This is Outsanity’s submission for the HP Magic Giveaway. Feel free to leave comments for this article as you see fit – your feedback is certainly welcomed! If you’d like to submit your own how-to, what-is, or top-five list, you can send it to me. Views and opinions of this writer are not necessarily my own:
I chose to craft a tutorial (if you want to call it that) on how to make your articles more readable to human eyes. No, I’m not trying to insult anyone. Not yet, anyway. I wanted to write… well, type this because watching Chris read and react to poorly drafted articles is fun – then you almost start feeling sorry. Not for Chris, but the ones who wrote the essays. Oy vey! Chris is an English major, so errors are like his Kryptonite (in a way). I’m not perfect, but I’d like to think what little I can pass on will help someone else. Not just for this contest, but any time you’re going to write anything. I’m not Stephen King, but I know the best thing I can do to make my entry more error-proof.
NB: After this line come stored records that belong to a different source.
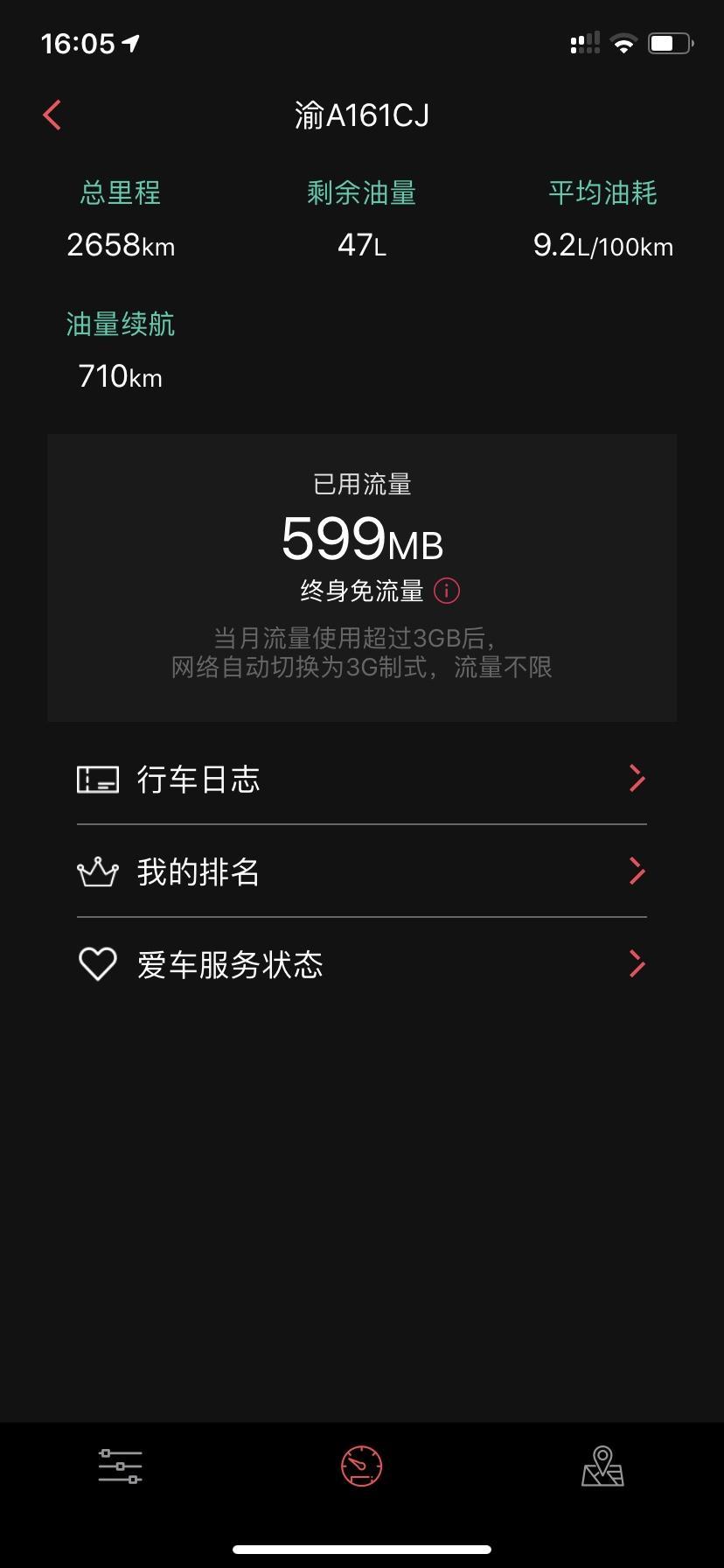 领克02-4月份全款买的18款02耀p，到现在才行驶了两千多公里，因为现在手上钱周转不过，想卖掉大概可以卖多少钱？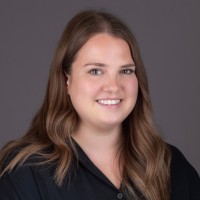 Rachel Mcewen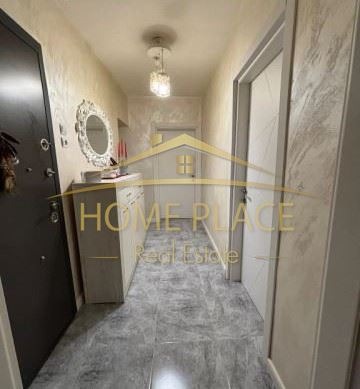 Te koop  3+ slaapkamer Varna , Tsentralna poshta , 130 m² | 46665002 - afbeelding [8]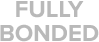 Fully Bonded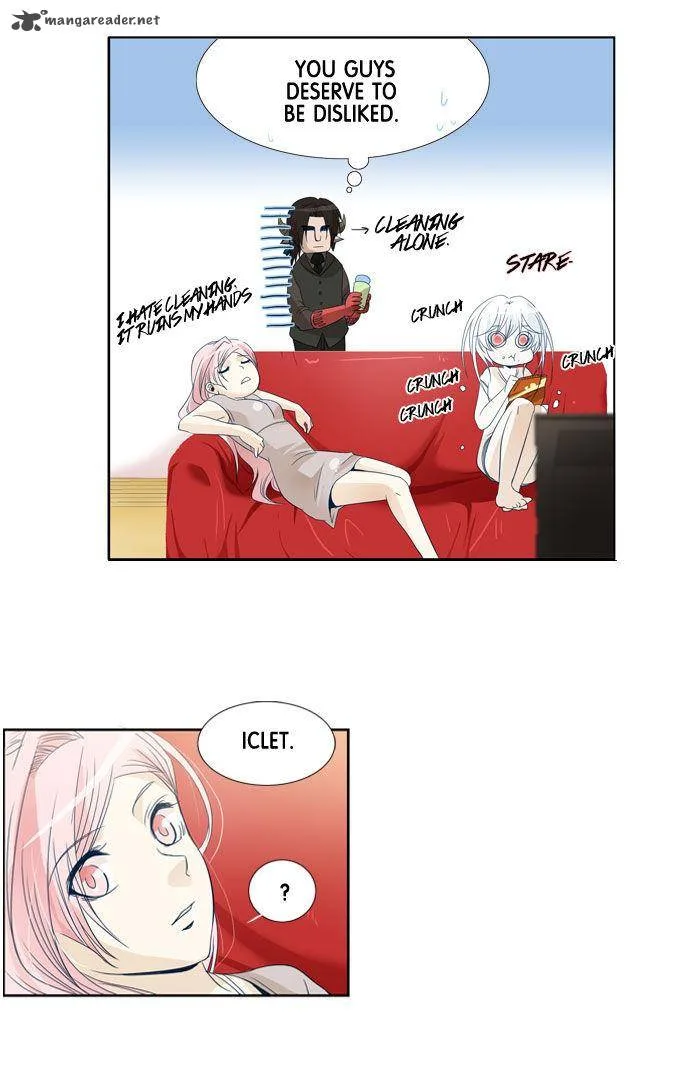 under PRIN Chapter 94 page 9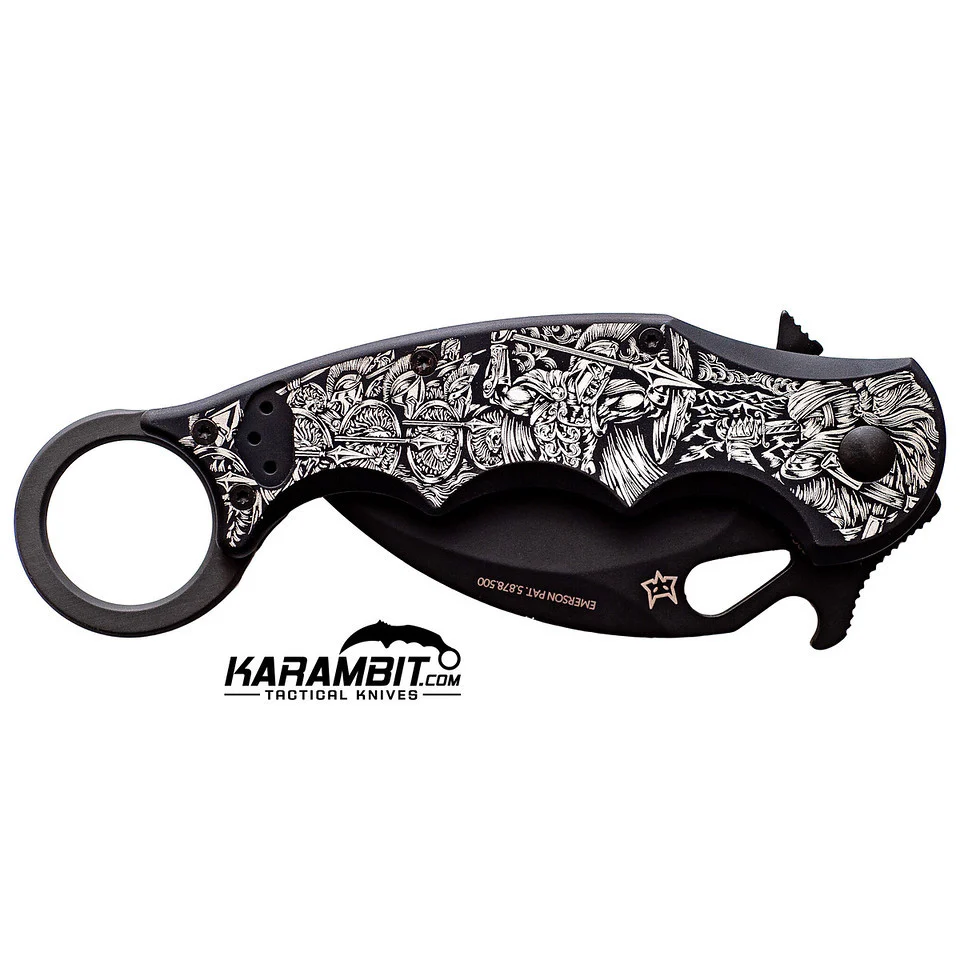Laser Engraving Service - Image 4
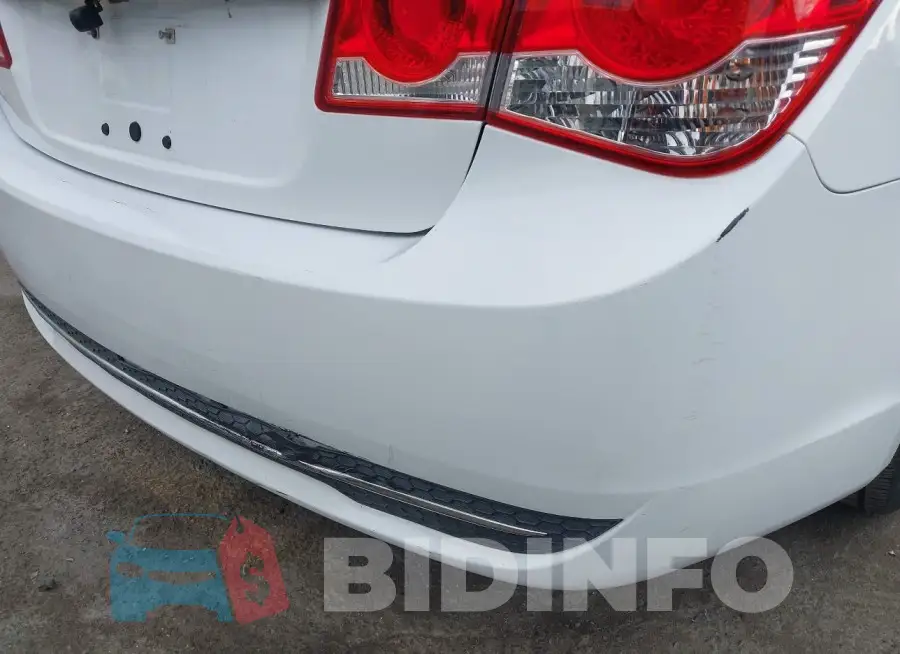 1G1PC5SB8E7303746 Photo# 19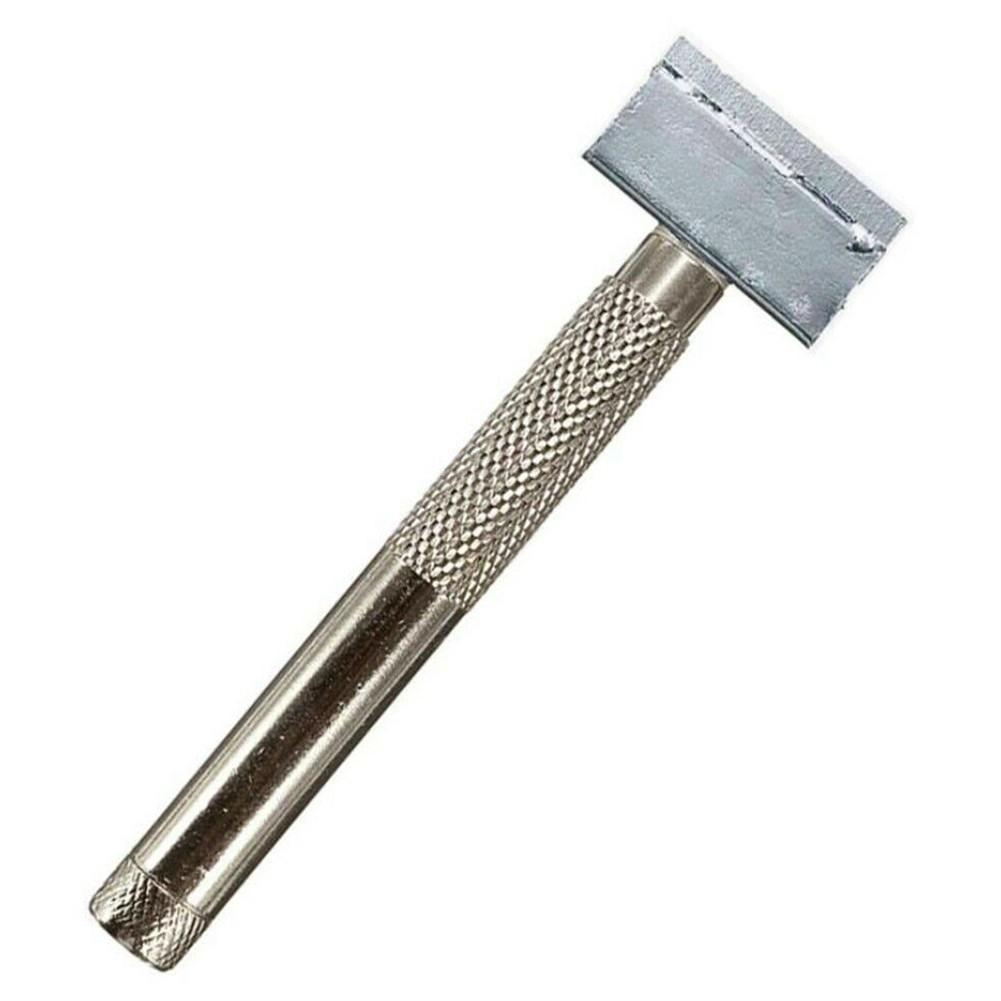 Grinding-Disc En Dresser Wheel Stone Hand Grinder Dressing-Tool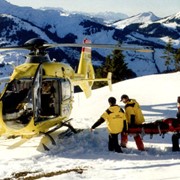 Горноспасательные работы фото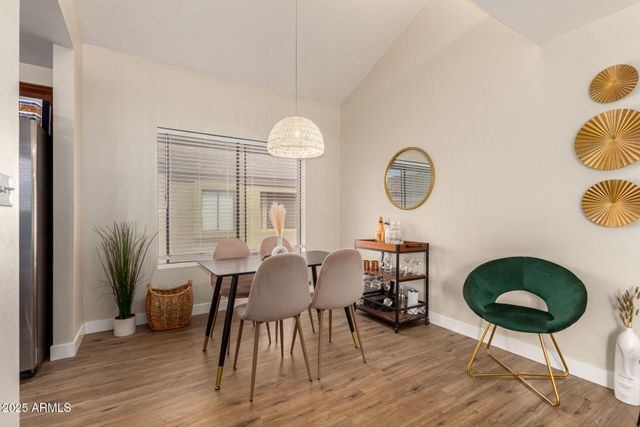 4201 N 20TH Street 216, Phoenix, AZ 85016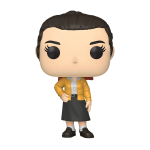 Funko Pop! TV Joanie 41059 Happy Days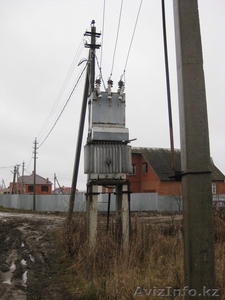 продажа Крестьянское хозяйство  #1094389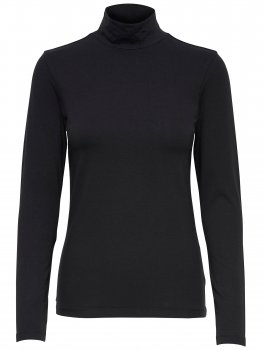 Jacqueline - jdyAva New Turtleneck Top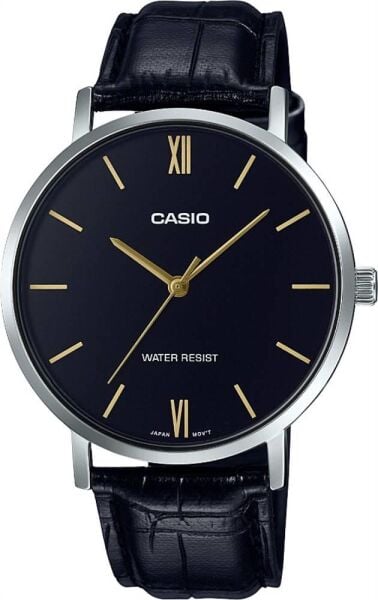 CASIO MTP-VT01L-1BUDF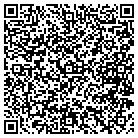 QR code with Eric's Custom Awnings contacts
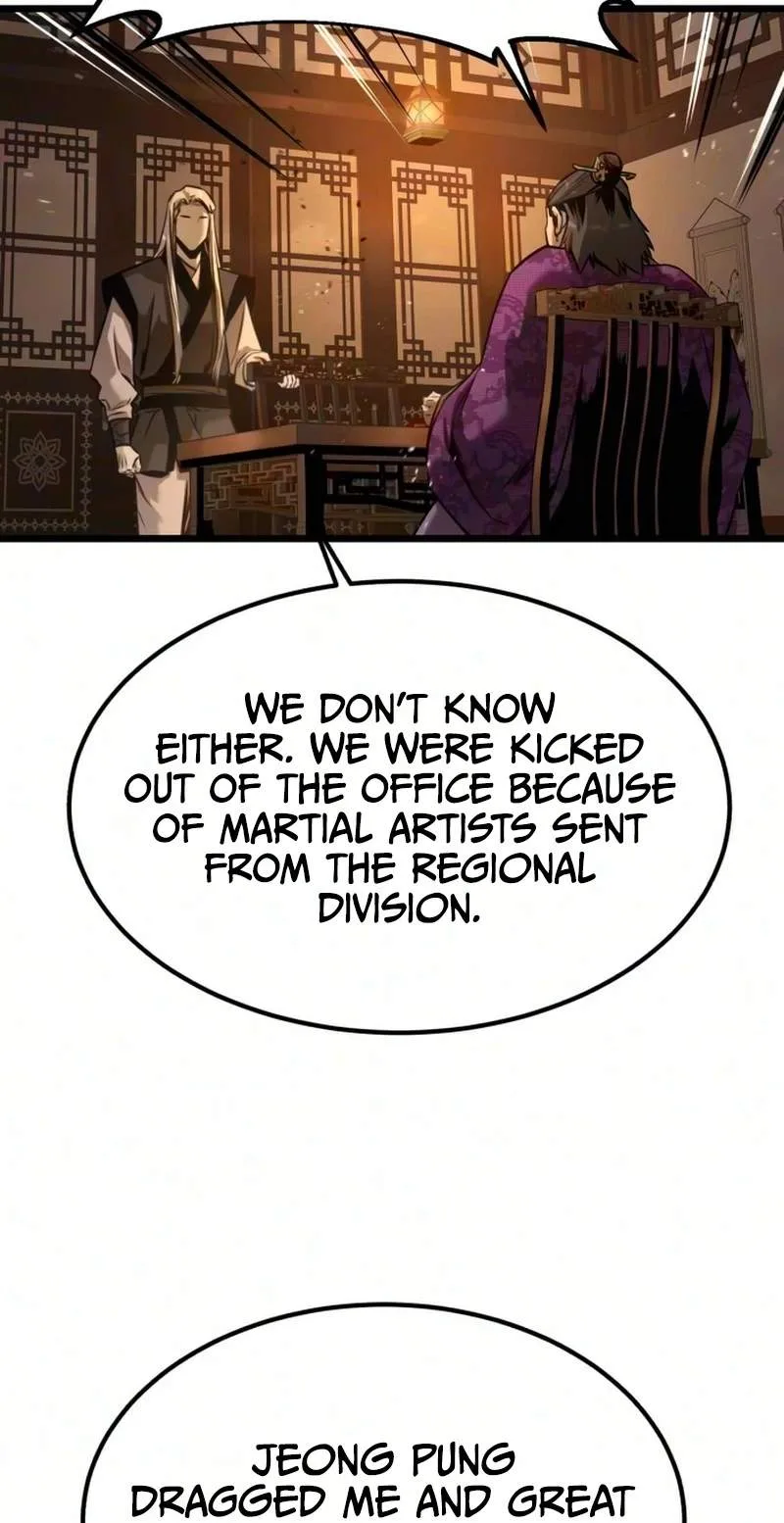 The Former Supreme Chapter 18 page 90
- TYPE YOUR ESSAY IN A FULL-ON WORD PROCESSOR! There is a chance you won’t have grammatical or spelling errors in your writing, but let software help you find them before someone else does. Don’t assume that you know what goes where. Yes, you could compose in a text file but then you’ll have to do the next step.
- If you haven’t started, use the Spell Check feature in Microsoft Word (or whatever word processing program you use). There’s no excuse for NOT using it. Don’t have Word? You can use Google Docs or any amount of online dictionaries. Heck, there’s even http://www.spellcheck.net/ to use at your disposal. Too bad they don’t make punctuation and usage checkers, eh?
- Have your article proofread by someone. It’s something you should do, anyway. Not just entries for contests, but for school projects (or even for work). There’s nothing wrong with asking someone to look something over – unless it’s something bad about THEM, then you’re boned.
- How you type on the ‘Net should not be how you write an article. Normally, you, of all people, would more likely type like this: “i am hug fan. I need dis new computer to play mah games.” – or something worse. Please don’t do that outside of instant messages or text messages to friends.
- Don’t try to use big words in your article. I never know why people do this. You know you’re not that smart to fool anyone by tossing out ten-dollar words. Just keep it simple. You’re not earning any points, Mr. Fancywords.
- Always plan what you’re going to write. Never think you can just wing it if you’re not a seasoned writer. That only works in school. Oops! Ignore that last part. Write from your heart, but know where your heart is – and make sure it’s in sync with your brain (and, vicariously, your fingers).
- Eat some food. All the thinking and typing will most definitely drain your energy. The best thing to eat, other than everything, is Ramen. It’s a quick meal, easy to prepare, very filling, and extremely cheap.
- If your body can handle it, drink caffeine – and lots of it. Most likely, you might be writing at times when most people are asleep. Coffee, tea, soda – whatever it takes. Of course, don’t drink too much if it causes you to get jittery.
- Eliminate distractions. That means no TV, DVDs, or music players. They will slow you down, even as background noise. You might think you’re a multitasker, but your brain should remain focused on the task at hand if you want it to be a quality piece of work.
That all I have for now. I hope that you’ll take these words of wisdom seriously. These tips might help you become a better writer. Well, I’m hoping they will. If you suck to begin with, then all bets are off. Anyway… good luck and godspeed, my friends.